_EXTRACT_
Teacher resources and professional development across the curriculum
Teacher professional development and classroom resources across the curriculum
Glossary of Archaeological Terms
How Carbon-14 Dating Works
Examine the methods by which scientists use radioactivity to determine the age of objects, most notably carbon-14 dating.
Accurate dating is important for putting events and objects in sequence. For example, the arrival of sophisticated carbon-14 dating methods in the 1940s caused scientists to revise their interpretation of events in Europe in prehistoric times. Ancient sites in England, Malta, and elsewhere turned out to be older than once thought. With this new information, scientists were able to paint a more accurate picture of European prehistory.
Dating methods can be relative or absolute. An absolute dating method tells the excavator the specific date of the material being studied (plus or minus a margin of error). Imagine an archaeologist needs to assign a date to a bone recovered during an excavation. Turning to carbon-14 dating, the archaeologist might discover that the bone dates from 3,500 years ago. Adding the margin of error for carbon-14 (in this case, +/- 150 years), the archaeologist can give a reliable date range for the bone: 1655-1405 B.C.
Relative dating is more inexact, but still useful. It involves putting things into a sequence based on their relative ages. A bone found deep in the ground will generally be older than one found close to the surface, for example. Two bones found in the same archaeological deposit are likely to be the same age. This sort of information helps archaeologists to put objects into an age sequence. Relative dating does not give archaeology absolute dates that can be tied into a calendar.
Probably the most well known dating method is carbon-14 (C-14) dating. This method of absolute dating is based on the measurement of the radioactive decay of the C-14 atom. All living beings, both plants and animals, have a mixture of radioactive C-14 and nonradioactive C-12 atoms in their organic material. Once organisms die, they stop assimilating C-14. The remaining C-14 atoms decay at a constant rate, allowing this process to be used reliably as an indicator of age.

_EXTRACTED ENTRIES_

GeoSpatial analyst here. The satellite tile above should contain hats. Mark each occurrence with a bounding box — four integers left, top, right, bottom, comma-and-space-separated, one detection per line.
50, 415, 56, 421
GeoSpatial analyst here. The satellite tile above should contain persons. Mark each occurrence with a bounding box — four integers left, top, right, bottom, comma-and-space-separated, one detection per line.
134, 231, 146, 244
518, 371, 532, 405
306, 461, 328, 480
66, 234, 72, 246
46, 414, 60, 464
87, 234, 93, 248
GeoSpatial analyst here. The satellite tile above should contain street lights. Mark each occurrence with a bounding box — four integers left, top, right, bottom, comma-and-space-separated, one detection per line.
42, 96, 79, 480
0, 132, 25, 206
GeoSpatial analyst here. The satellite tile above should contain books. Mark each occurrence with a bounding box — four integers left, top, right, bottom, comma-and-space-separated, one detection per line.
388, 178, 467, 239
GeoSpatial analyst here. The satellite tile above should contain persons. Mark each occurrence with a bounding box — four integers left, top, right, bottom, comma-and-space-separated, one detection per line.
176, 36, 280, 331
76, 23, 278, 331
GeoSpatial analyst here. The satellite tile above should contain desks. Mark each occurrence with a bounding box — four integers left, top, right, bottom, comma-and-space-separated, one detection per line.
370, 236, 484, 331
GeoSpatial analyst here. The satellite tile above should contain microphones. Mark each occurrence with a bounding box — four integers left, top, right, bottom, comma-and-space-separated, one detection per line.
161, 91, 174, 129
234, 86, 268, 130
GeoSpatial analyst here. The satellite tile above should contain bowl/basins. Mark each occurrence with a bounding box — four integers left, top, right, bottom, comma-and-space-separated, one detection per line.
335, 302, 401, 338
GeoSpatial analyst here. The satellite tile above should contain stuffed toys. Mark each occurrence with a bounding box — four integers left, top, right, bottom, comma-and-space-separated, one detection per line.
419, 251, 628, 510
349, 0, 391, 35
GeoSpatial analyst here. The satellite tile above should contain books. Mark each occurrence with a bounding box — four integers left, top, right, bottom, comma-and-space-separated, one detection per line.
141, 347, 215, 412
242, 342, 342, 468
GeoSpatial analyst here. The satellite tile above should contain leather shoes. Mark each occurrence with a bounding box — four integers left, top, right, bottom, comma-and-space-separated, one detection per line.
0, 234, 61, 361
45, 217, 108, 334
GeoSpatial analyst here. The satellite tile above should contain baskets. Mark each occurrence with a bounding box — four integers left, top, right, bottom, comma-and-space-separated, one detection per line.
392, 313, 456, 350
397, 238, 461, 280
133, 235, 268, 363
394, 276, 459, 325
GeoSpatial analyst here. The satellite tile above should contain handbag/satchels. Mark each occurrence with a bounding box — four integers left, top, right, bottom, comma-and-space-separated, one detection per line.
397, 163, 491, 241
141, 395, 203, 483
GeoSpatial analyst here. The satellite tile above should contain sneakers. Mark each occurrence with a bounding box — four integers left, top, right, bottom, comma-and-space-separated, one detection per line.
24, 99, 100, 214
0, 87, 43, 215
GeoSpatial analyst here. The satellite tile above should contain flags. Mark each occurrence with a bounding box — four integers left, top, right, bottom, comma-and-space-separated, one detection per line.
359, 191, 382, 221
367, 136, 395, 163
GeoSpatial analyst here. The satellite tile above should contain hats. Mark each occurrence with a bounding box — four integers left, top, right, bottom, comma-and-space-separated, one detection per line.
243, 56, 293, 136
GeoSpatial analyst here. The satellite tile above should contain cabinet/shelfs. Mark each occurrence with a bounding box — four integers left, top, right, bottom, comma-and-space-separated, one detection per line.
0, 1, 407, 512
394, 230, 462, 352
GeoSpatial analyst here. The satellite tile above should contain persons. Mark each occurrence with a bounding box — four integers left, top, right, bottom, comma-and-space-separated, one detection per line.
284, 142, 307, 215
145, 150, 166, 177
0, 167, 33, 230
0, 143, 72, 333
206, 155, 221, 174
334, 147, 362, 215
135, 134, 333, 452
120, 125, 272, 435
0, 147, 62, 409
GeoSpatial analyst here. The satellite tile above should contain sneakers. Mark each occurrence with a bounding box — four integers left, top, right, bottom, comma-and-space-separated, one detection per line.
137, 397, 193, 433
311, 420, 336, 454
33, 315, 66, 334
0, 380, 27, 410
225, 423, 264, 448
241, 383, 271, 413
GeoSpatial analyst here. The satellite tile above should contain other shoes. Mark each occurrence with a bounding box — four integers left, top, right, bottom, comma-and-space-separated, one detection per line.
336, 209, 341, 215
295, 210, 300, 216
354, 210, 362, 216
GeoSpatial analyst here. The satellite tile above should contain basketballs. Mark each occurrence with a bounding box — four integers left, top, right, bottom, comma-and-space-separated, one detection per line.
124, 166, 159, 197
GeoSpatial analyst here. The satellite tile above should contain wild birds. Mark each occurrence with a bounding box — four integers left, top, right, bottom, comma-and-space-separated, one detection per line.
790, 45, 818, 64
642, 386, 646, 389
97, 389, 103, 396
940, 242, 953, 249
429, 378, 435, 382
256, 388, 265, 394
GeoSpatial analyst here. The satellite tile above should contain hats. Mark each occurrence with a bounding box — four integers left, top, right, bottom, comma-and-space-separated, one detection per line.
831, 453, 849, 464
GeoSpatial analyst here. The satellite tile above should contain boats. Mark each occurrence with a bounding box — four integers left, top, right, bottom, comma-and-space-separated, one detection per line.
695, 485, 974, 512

_ACTIVITY LIST_
1. According to the page on carbon-14 dating, in what decade did sophisticated carbon-14 dating methods arrive?
2. Repeat the part of the page on carbon-14 dating starting with "Relative dating is" and going on through "into a calendar.".
The material comes from a different source than the page on carbon-14 dating.

_REPLIES_
1. The 1940s.

2.
Relative dating is more inexact, but still useful. It involves putting things into a sequence based on their relative ages. A bone found deep in the ground will generally be older than one found close to the surface, for example. Two bones found in the same archaeological deposit are likely to be the same age. This sort of information helps archaeologists to put objects into an age sequence. Relative dating does not give archaeology absolute dates that can be tied into a calendar.